Tonga Junior Cedric •

Molecule Retrieval with Natural Language Queries
- Participated in a team challenge aimed at identifying molecules(represented as graphs) corresponding to given textual query. Our general approach comprises four blocks: text and molecule encoding, modality alignment, and retrieval using SciBERT, GTN, GPS and others models. By integrating various loss functions and exploring training strategies, We acheived a rank of 7 out of 52 teams
Model compression using knowledge distillation and quantization
- The project’s goal was to distill a Unet model for groove segmentation using knowledge distillation and quantization, implementing it manually without relying on PyTorch APIs.
Lymphocytosis classification :
- Participated in a team in the challenge focusing on binary patient classification (reactive or malignant), we adopted a multimodal strategy.

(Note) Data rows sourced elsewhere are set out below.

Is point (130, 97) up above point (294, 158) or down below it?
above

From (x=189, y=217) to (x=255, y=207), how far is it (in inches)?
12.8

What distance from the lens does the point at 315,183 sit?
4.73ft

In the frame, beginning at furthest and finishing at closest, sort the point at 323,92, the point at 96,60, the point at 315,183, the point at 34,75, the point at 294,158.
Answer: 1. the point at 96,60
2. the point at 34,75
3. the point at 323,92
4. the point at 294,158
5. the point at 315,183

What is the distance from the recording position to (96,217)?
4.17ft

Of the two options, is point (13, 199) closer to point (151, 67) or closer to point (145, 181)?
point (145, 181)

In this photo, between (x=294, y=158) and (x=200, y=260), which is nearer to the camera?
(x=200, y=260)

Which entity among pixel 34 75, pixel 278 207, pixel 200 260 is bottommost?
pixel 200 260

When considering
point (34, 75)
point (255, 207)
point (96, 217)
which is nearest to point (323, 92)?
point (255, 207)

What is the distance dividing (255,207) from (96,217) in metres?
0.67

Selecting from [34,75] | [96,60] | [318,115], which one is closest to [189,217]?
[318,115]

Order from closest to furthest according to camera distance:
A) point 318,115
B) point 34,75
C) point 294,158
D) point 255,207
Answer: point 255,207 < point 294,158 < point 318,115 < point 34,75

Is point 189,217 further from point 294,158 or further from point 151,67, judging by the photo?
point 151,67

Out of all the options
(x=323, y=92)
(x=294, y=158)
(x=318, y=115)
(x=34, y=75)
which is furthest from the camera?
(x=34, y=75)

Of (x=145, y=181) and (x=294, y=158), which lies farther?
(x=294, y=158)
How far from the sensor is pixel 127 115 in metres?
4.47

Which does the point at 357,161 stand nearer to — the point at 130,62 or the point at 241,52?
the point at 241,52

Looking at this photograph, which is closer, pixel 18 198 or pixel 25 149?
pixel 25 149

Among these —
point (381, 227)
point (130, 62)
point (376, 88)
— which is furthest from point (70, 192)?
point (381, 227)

This involved crafting attribute-based and ResNet-based image models with aggregation methods, alongside employing Multiple Instance Learning incorporating a custom aggregation inspired by focal loss. We finished 2nd out of 39 Teams.

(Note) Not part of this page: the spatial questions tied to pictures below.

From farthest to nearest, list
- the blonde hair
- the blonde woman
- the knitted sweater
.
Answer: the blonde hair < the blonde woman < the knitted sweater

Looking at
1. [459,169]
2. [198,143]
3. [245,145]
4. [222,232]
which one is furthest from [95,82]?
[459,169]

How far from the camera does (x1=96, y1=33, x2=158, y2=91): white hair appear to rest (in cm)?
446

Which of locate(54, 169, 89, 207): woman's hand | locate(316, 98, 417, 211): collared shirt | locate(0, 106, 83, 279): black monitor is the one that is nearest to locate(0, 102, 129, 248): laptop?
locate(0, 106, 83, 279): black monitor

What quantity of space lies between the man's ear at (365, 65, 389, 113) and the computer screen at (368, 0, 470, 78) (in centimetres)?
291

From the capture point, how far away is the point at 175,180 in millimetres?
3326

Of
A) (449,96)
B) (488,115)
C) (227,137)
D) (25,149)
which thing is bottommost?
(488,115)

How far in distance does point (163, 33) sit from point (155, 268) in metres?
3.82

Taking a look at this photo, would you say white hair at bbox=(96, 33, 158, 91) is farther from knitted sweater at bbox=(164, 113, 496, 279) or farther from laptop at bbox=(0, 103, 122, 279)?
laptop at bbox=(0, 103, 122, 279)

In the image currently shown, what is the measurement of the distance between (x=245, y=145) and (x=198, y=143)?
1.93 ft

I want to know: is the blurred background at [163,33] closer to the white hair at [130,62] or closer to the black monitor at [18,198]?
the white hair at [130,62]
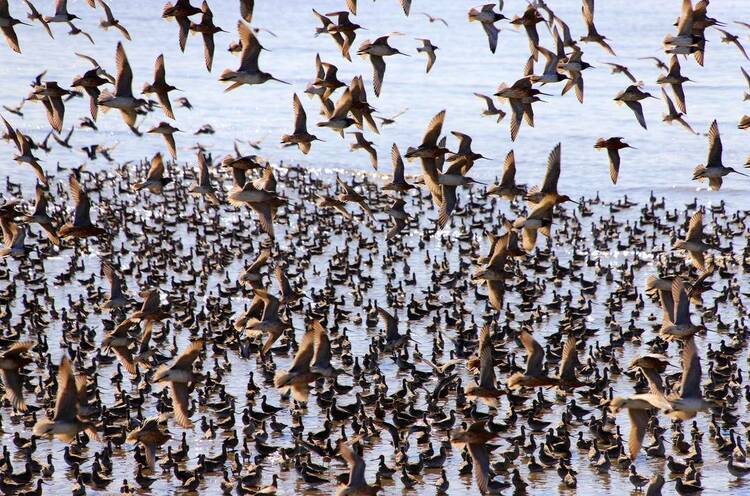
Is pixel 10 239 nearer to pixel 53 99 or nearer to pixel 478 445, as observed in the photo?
pixel 53 99

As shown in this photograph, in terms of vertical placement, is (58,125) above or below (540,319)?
above

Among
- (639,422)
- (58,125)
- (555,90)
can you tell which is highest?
(58,125)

STYLE-TRANS-FAIR : codabench challenge [A competition about bias in images]
- My classmates and I created a competition focused on bias in images. In this competition, the objective was to perform multi-task classification using a training dataset biased towards different artistic styles. Participants were tasked with developing robust systems capable of classifying images without inadvertently learning features specific to the style transfer bias. The training set was split so that each class had a dominant artistic style. Conversely, the test set was balanced to assess the extent to which participants could overcome the bias. For more information, check the Github repository.
- Here the Link to the competition and link to github repository
Spark project (see github repository)
- Demonstrated expertise in real-time data processing and analysis using Spark Streaming and a streaming API, with a focus on Reddit data. Developed a Python server for Reddit API integration, conducted sentiment analysis with TextBlob, and employed Spark Streaming for data analysis with machine learning algorithms and window operations. Proficiently visualized real-time insights. Experience includes comprehensive project management from data retrieval to analysis and result visualization.

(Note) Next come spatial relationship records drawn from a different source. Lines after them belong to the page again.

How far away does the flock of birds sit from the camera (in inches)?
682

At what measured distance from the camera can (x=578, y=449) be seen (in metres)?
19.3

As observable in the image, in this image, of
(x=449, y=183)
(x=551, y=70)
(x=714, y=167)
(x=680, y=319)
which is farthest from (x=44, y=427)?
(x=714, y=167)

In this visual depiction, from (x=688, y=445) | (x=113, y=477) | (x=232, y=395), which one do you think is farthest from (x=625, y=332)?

Punctuation restoration project (see repo for more details, there will be presentation powerpoint there)
- The aim was to train models capable of restoring punctuation to unpunctuated text.
- the use of 2 articles(Automatic punctuation restoration with BERTmodels and Punctuation Restoration using Transformer Models for High-and Low-Resource Languages)to implement the SOTA in this area.
- use of Cbow and Bert as embedding layer and as classifier a bidirectional lstm, then a transformer and directional lstm.